▸ **PROBLEM STATEMENT**
Retype word for word the lines of the data below, from the first to the one bearing "common name: deer", with that one included.

▸ **SOURCE RECORDS**
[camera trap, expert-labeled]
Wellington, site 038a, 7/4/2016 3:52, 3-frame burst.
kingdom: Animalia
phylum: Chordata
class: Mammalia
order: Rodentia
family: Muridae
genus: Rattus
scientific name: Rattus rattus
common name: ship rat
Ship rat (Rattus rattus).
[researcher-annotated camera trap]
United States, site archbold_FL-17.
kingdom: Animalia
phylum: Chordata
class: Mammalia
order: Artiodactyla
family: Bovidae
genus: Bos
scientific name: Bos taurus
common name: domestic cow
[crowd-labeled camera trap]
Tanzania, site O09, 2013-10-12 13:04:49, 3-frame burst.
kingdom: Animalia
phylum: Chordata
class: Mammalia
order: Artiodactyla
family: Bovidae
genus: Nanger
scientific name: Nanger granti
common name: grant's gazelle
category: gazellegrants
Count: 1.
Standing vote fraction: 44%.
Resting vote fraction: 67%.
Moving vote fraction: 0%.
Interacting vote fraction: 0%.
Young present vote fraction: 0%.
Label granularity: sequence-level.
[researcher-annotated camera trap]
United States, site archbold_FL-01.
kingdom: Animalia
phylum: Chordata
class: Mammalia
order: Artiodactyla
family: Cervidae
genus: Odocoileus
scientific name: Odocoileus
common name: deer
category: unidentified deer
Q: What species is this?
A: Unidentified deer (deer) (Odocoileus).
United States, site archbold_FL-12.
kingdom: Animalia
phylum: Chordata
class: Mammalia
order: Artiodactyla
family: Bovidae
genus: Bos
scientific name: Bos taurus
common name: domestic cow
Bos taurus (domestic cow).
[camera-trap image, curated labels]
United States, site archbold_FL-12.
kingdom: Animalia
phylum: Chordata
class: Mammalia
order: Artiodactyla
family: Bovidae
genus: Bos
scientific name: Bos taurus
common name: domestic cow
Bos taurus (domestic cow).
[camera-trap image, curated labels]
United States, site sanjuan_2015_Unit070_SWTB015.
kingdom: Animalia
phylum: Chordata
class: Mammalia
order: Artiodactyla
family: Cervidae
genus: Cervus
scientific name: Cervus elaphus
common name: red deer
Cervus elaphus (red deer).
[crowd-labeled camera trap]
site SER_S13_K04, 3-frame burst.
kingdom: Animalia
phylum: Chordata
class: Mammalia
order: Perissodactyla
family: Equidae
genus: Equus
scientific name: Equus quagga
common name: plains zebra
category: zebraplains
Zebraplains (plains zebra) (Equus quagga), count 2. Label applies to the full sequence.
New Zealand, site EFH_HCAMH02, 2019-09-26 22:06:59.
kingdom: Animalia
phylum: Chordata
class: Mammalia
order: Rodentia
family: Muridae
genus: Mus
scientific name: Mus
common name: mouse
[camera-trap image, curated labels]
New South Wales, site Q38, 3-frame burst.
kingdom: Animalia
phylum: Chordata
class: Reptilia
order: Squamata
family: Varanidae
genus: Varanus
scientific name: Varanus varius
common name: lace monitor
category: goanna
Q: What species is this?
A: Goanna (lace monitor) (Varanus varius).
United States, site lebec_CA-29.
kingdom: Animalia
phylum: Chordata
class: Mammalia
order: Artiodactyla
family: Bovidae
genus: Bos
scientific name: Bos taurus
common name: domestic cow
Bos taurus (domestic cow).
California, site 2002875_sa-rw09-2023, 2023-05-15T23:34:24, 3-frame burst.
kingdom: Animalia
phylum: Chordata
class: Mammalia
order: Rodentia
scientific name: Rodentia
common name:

▸ **SOLUTION TO THIS EXERCISE**
[camera trap, expert-labeled]
Wellington, site 038a, 7/4/2016 3:52, 3-frame burst.
kingdom: Animalia
phylum: Chordata
class: Mammalia
order: Rodentia
family: Muridae
genus: Rattus
scientific name: Rattus rattus
common name: ship rat
Ship rat (Rattus rattus).
[researcher-annotated camera trap]
United States, site archbold_FL-17.
kingdom: Animalia
phylum: Chordata
class: Mammalia
order: Artiodactyla
family: Bovidae
genus: Bos
scientific name: Bos taurus
common name: domestic cow
[crowd-labeled camera trap]
Tanzania, site O09, 2013-10-12 13:04:49, 3-frame burst.
kingdom: Animalia
phylum: Chordata
class: Mammalia
order: Artiodactyla
family: Bovidae
genus: Nanger
scientific name: Nanger granti
common name: grant's gazelle
category: gazellegrants
Count: 1.
Standing vote fraction: 44%.
Resting vote fraction: 67%.
Moving vote fraction: 0%.
Interacting vote fraction: 0%.
Young present vote fraction: 0%.
Label granularity: sequence-level.
[researcher-annotated camera trap]
United States, site archbold_FL-01.
kingdom: Animalia
phylum: Chordata
class: Mammalia
order: Artiodactyla
family: Cervidae
genus: Odocoileus
scientific name: Odocoileus
common name: deer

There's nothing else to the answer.